The impact is a shift from manual, episodic data capture toward continuous, AI-driven experimentation and optimization. Scientists and engineers can monitor experiments in real time, detect deviations early, and progressively move toward semi-autonomous experimentation and closed-loop process optimization. Continuum Labs therefore forms the bridge between digital intelligence and physical execution. 

Does your software help in filing patents and trademarks and how secure is your software?

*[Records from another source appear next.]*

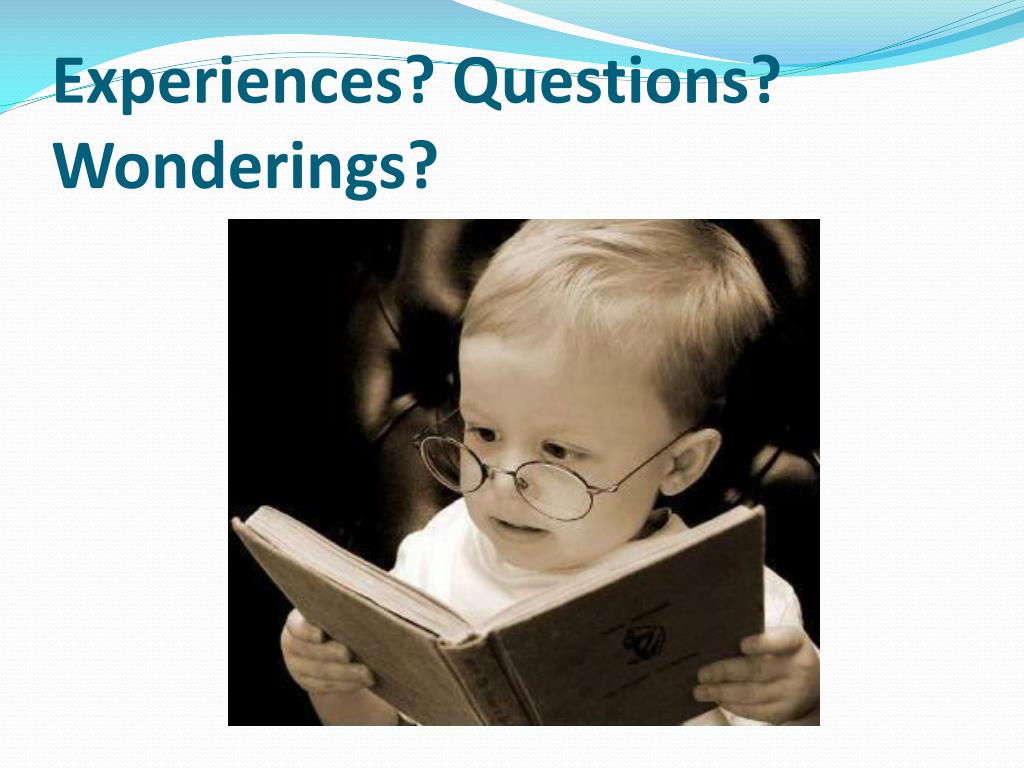 Experiences? Questions? Wonderings?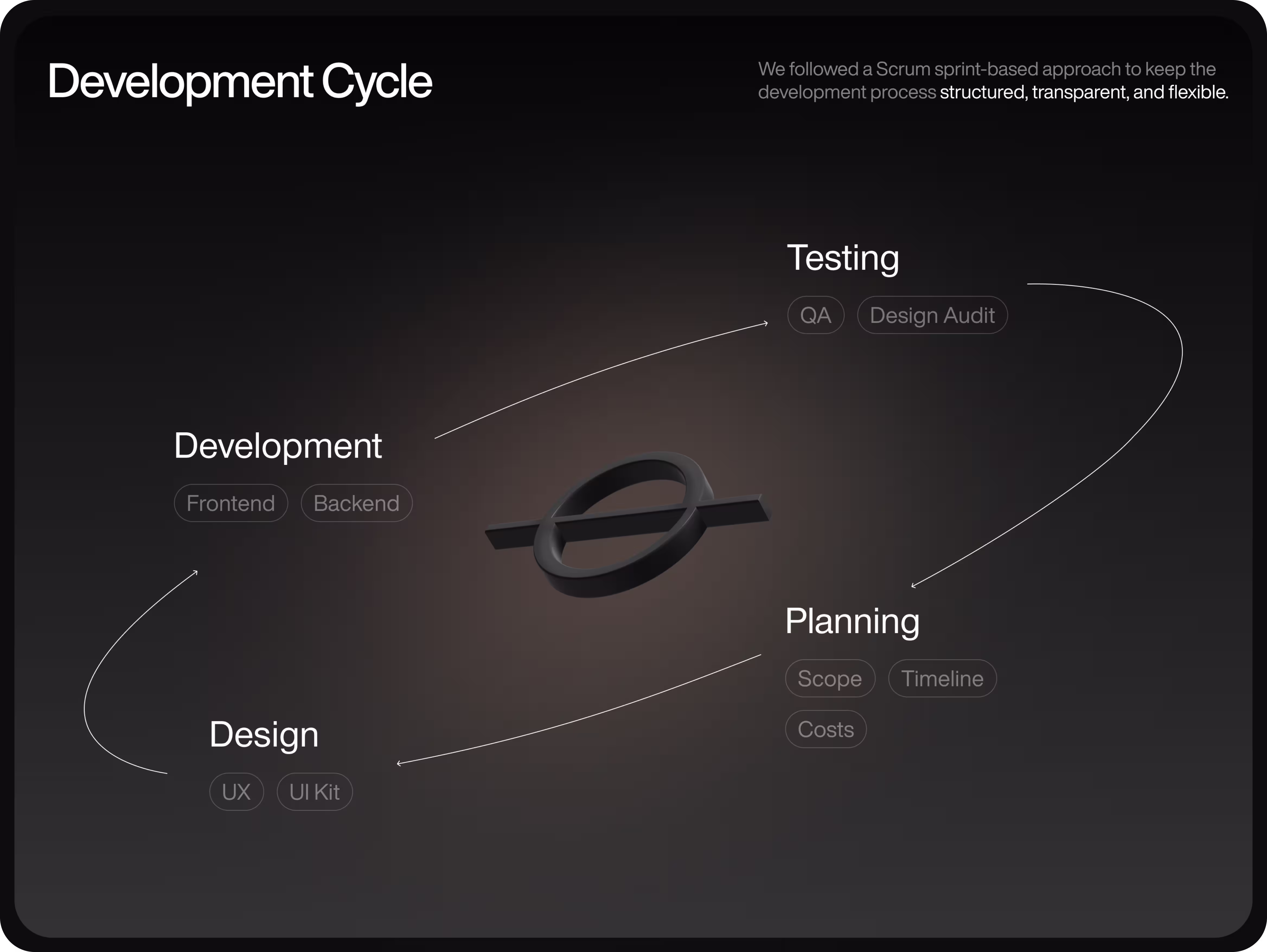 Development Cycle

We followed a Scrum sprint-based approach to keep the development process structured, transparent, and flexible.

Testing

QA Design Audit

Development

Frontend Backend

Planning

Scope Timeline

Costs

Design

UX UI Kit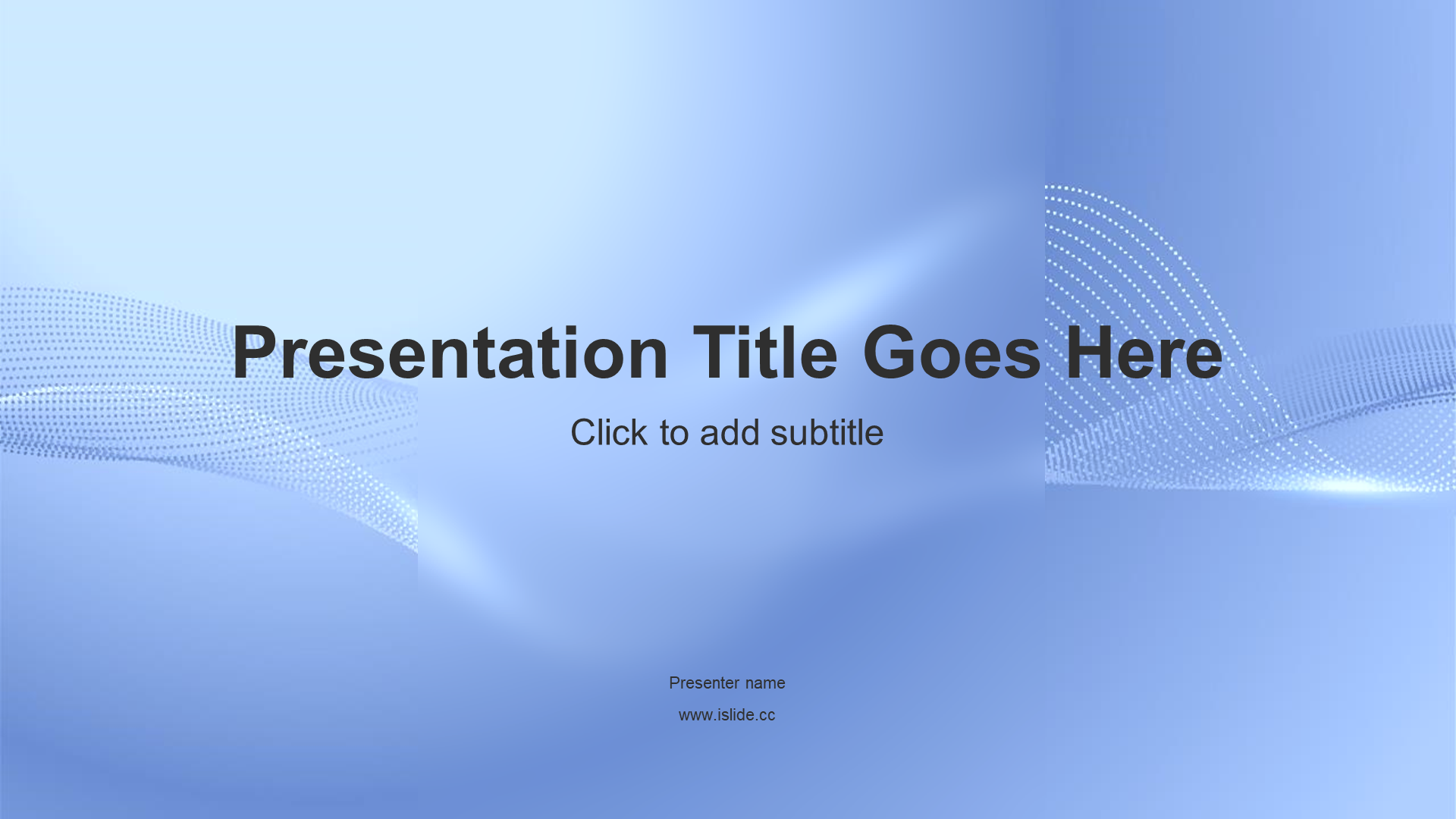 Presentation Title Goes Here

Click to add subtitle

Presenter name

www.islide.cc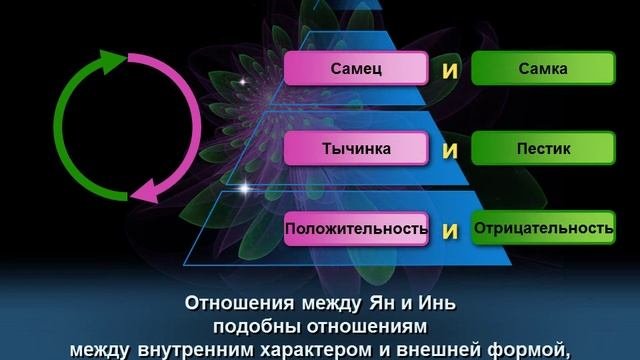 Самец и Самка

Тычинка и Пестик

Положительность и Отрицательность

Отношения между Ян и Инь подобны отношениям между внутренним характером и внешней формой,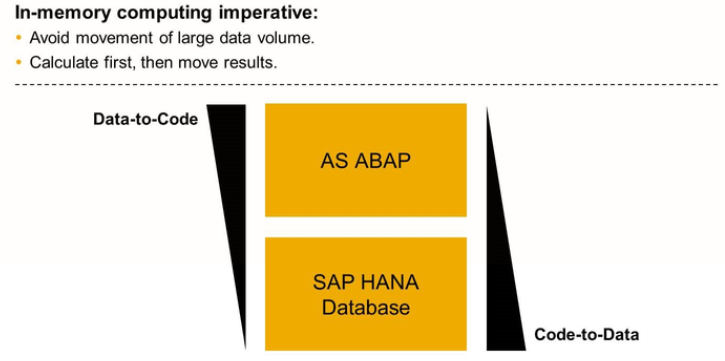 In-memory computing imperative:
• Avoid movement of large data volume.
• Calculate first, then move results.

Data-to-Code

AS ABAP

SAP HANA Database

Code-to-Data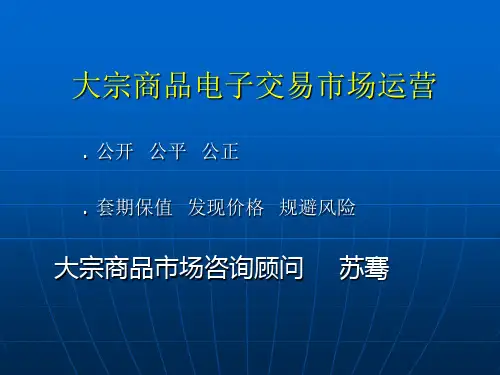 大宗商品电子交易市场运营

. 公开　公平　公正

. 套期保值　发现价格　规避风险

大宗商品市场咨询顾问　　苏骞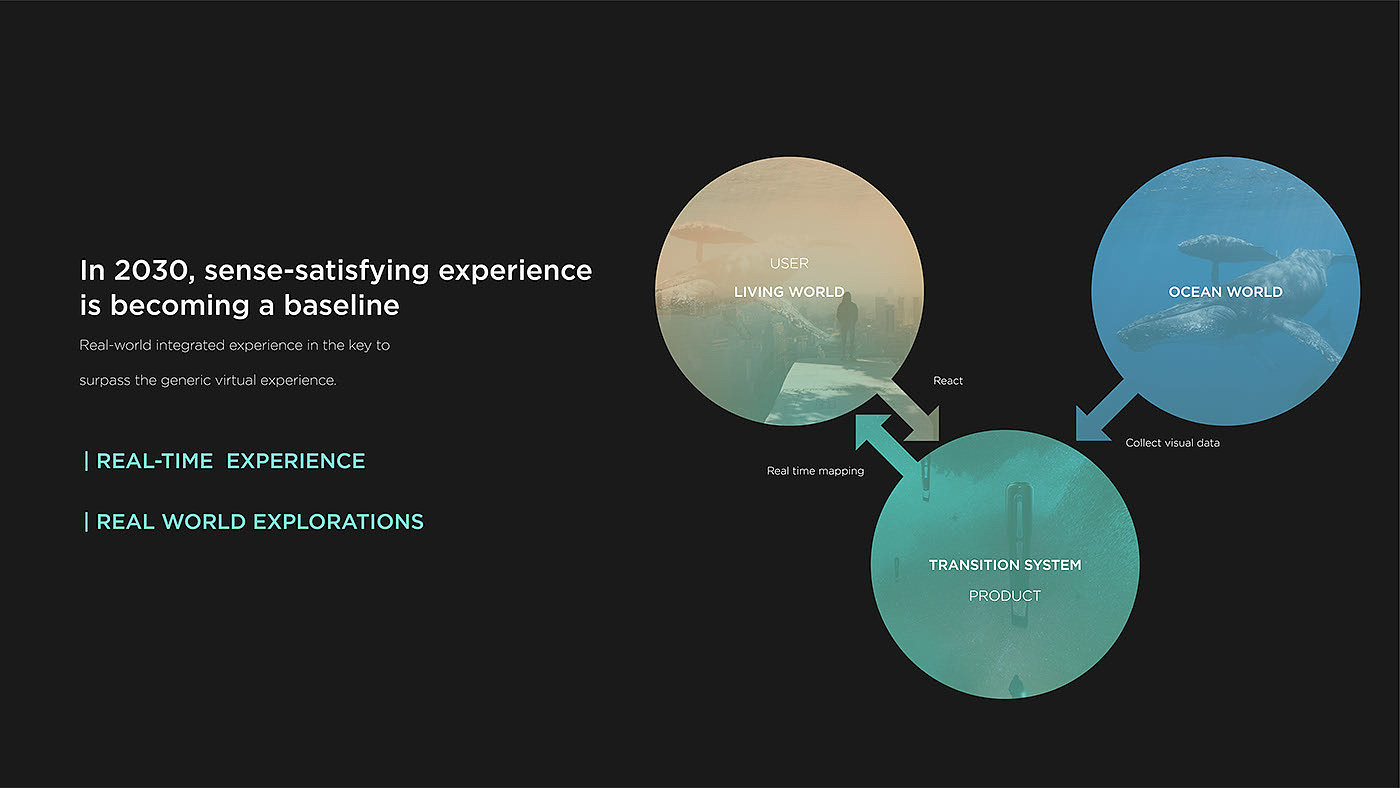 In 2030, sense-satisfying experience is becoming a baseline

Real-world integrated experience in the key to surpass the generic virtual experience.

| REAL-TIME EXPERIENCE

| REAL WORLD EXPLORATIONS

USER
LIVING WORLD

OCEAN WORLD

React

Collect visual data

Real time mapping

TRANSITION SYSTEM
PRODUCT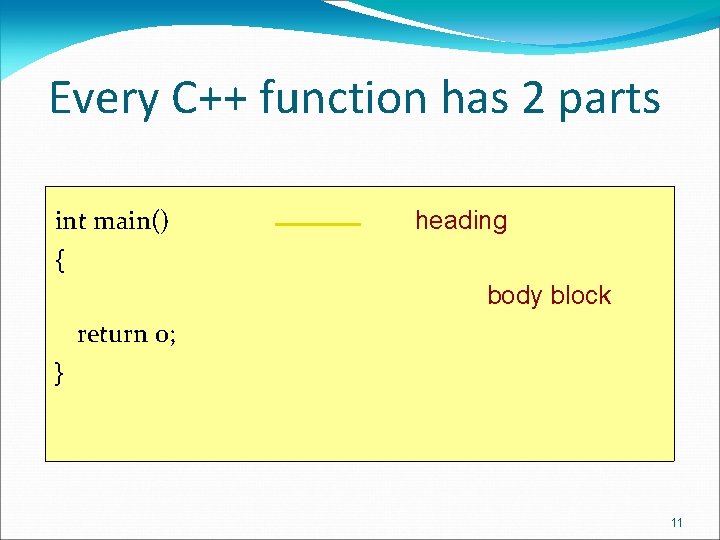 Every C++ function has 2 parts

int main()

heading

{

body block

return 0;

}

11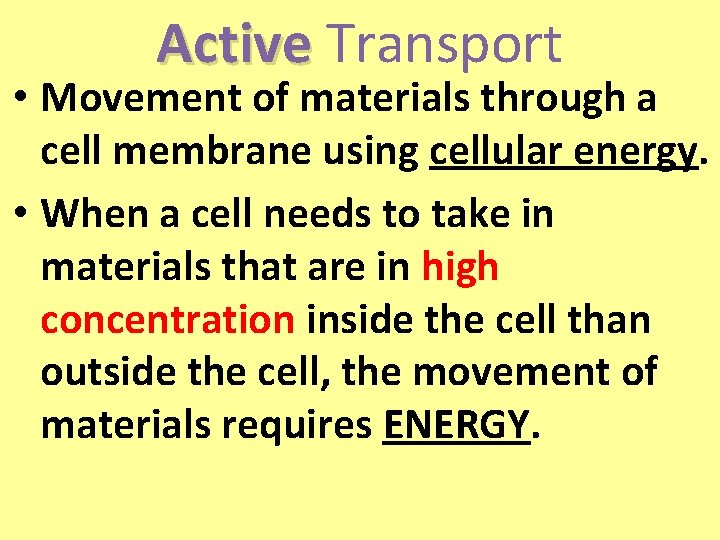 Active Transport

• Movement of materials through a cell membrane using cellular energy.

• When a cell needs to take in materials that are in high concentration inside the cell than outside the cell, the movement of materials requires ENERGY.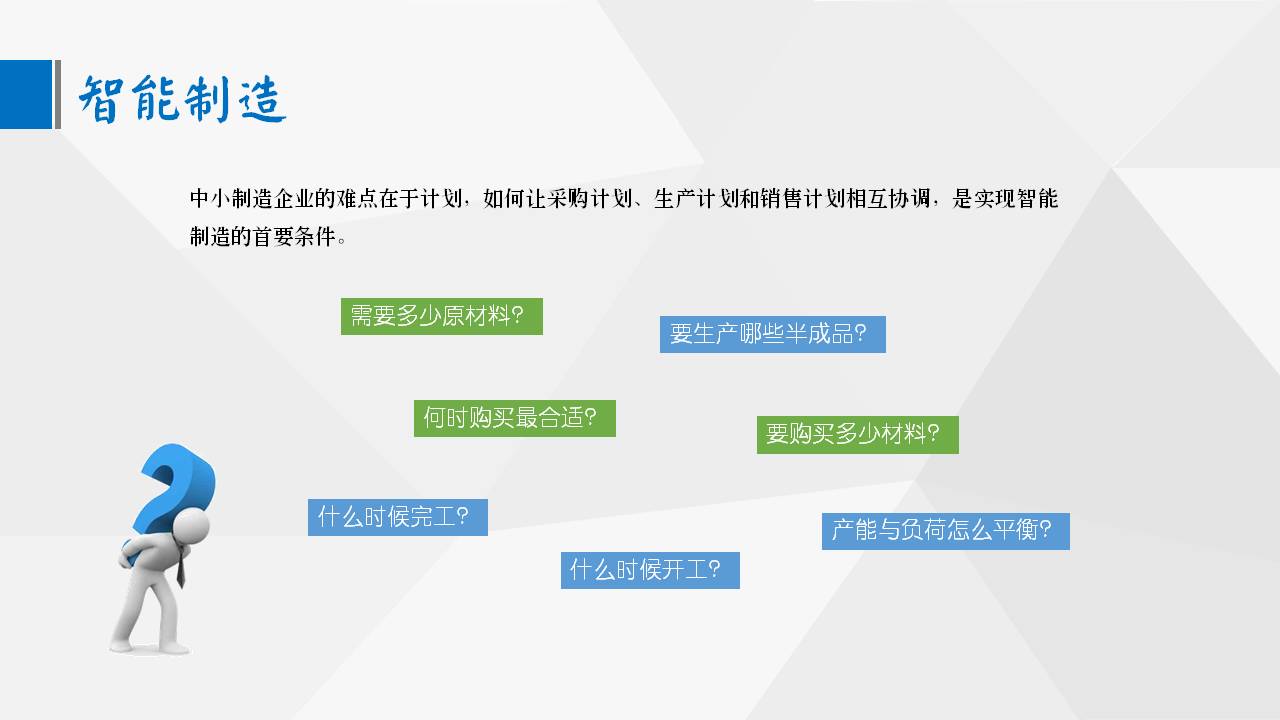 智能制造

中小制造企业的难点在于计划，如何让采购计划、生产计划和销售计划相互协调，是实现智能制造的首要条件。

需要多少原材料?

要生产哪些半成品?

何时购买最合适?

要购买多少材料?

什么时候完工?

产能与负荷怎么平衡?

什么时候开工?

SarthhakAI supports the technical preparation layer of IP generation by enabling structured technical documentation, invention disclosure drafting, and audit-ready experiment trails with full data lineage in all our platforms. This significantly reduces the effort required to prepare high-quality patent documentation, while final legal filing remains with patent and trademark professionals. From a security perspective, the platform is built for enterprise environments with role-based access control, organization-level data isolation, encryption in transit and at rest, and options for private or customer-owned cloud deployments. The bodh scientific platform is GDPR compliant and ISO 27001 certified by an accredited body. 

What is your short-term and long-term business and monetization plan?

In the short term, revenue is generated from SaaS (Software-as-a-service) enterprise deployments, B2C SaaS subscriptions, and custom agent and model development on bodh scientific, with a strong focus on demonstrating RoI within customer R&D teams. In the medium term, SarthhakAI will expand through domain-specific solution bundles across formulations, polymers, coatings, and related industries, alongside large-model deployments via Episteme Labs. 

In the long term, the company will move toward usage-based AI services and deep industry consortium solutions, with SarthhakAI evolving to conduct net-new research across scientific disciplines, supported by dedicated and automated laboratories powering large portions of industrial R&D through Continuum Labs.